Well, shucks, you’re welcome to come meet me.

(Which is to say: The Guy Who Still Recalls That Stupid ‘Nidus’ Song.)

Another piece of home playground equipment we had as kids but never saw another one–circa probably '64-66. I have no idea what it’s called so I’m going to have to describe it! It was made of tubular metal and stood on four splayed legs. The top was cross shaped, with four seats facing the middle, one at the end of each arm. Each seat had a handle and pedal (they worked as a pushme/pullyou sort of arrangement) that attached in the middle. As you’d push and pull the handle/pedal, the thing would start to rotate and when you got four kids on that thing going full guns it would go around like gangbusters–and those handle/pedals did not idle, they’d keep pumping back and forth as long as the thing was going. You had to have at least two kids sitting opposite to make it work, and if you did things juuuust right you could get the entire assembly rocking and bringing its legs off the ground as it swung around. What the hell was that thing?
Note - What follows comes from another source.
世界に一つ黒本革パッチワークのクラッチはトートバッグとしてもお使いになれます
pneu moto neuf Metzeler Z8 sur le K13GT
We had a lot of really dodgy and probably dangerous stuff like that–I suspect my dad was not that invested in fatherhood since he kept buying and bringing these things home.

Surely you mean Bob Clampett! :dubious:

It was even in the outro music: * “A Bob Clam-pett car-too-ooooon!”*

In the 1950s, everyone who mattered knew that mass market color TV was on the horizon. A lot of shows were filmed in color in the belief they’d be aired that way eventually.

IIRC, NBC was already the first all-color network by 1960. The other networks followed suit, albeit slowly; by September 1966, everything was in color.

Not to be pedantic, but you’ve also reversed the names. It was The Beanie and Cecil Show.

I think the swirling colors you mention were film of a lava lamp. You can still buy these at Walmart (I have two).

Sorry about that, the show went off when I was 1. It never ran much in syndication in the NYC market, I can just barely remember the show. Did I get the “it was very funny” part right at least?

The Swirling thing was like a lava lamp but it wasn’t a lava lamp as far as I can recall. Spencers has never stopped selling lava lamps BTW. It did look like a heated oil thingy though like a lava lamp.

I remember seeing commercials for Bosco when I was little, but I don’t think it was available in Minnesota. At least, we never had it in our home, though I did tell my mom to buy some.

Creepy Crawlers

Yeah, you get a pass for that. :slight_smile:

Let’s see…The Haunting of Cassie Palmer, Children of the Stones, and Into The Labyrinth. Nickelodeon in those days imported a lot of UK and Canadian content. After school, I used to watch You Can’t Do That On Television, The Third Eye, and The Tomorrow People back-to-back.

I’ve had fizzies in the 2010’s. They sold them at the Sugarloaf craft fair at the Montgomery County, MD fairgrounds. Ms. P remembers Kimba, but I son’. It’s possible it was on our ABC affiliate, which we couldn’t pick up because it was UHF.

You mean this?

Colorforms also put out a set of rubber "Outer Space Men" action figures that are now worth a small fortune:

On eBay, a rare complete set of them is selling for a mere $35,000.

And then, there was Odd-Ogg:

We had that, my brother got the original Creepy Crawler one and then my older sisters got an expansion pack which was molds for flowers and butterflies and brighter color liquids.

The main unit got hot enough to burn yourself.

[quote=“Dropo, post:96, topic:819633”]

You mean this?

[/QUOTE]

No, not that one, but I’ll play around on Youtube and see if anyone posted it. Good idea.

This is very close: Droopy Projection Oil Wheel - YouTube Called Droopy Projection Oil Wheel

Another candidate: Psychedelic Oil Projections - Party Like It's 199 - YouTube Psychedelic Oil Projections.

If we’re remembering the same thing, it was more like this…

...as if maybe one of those thin oil toys was sitting behind the lens.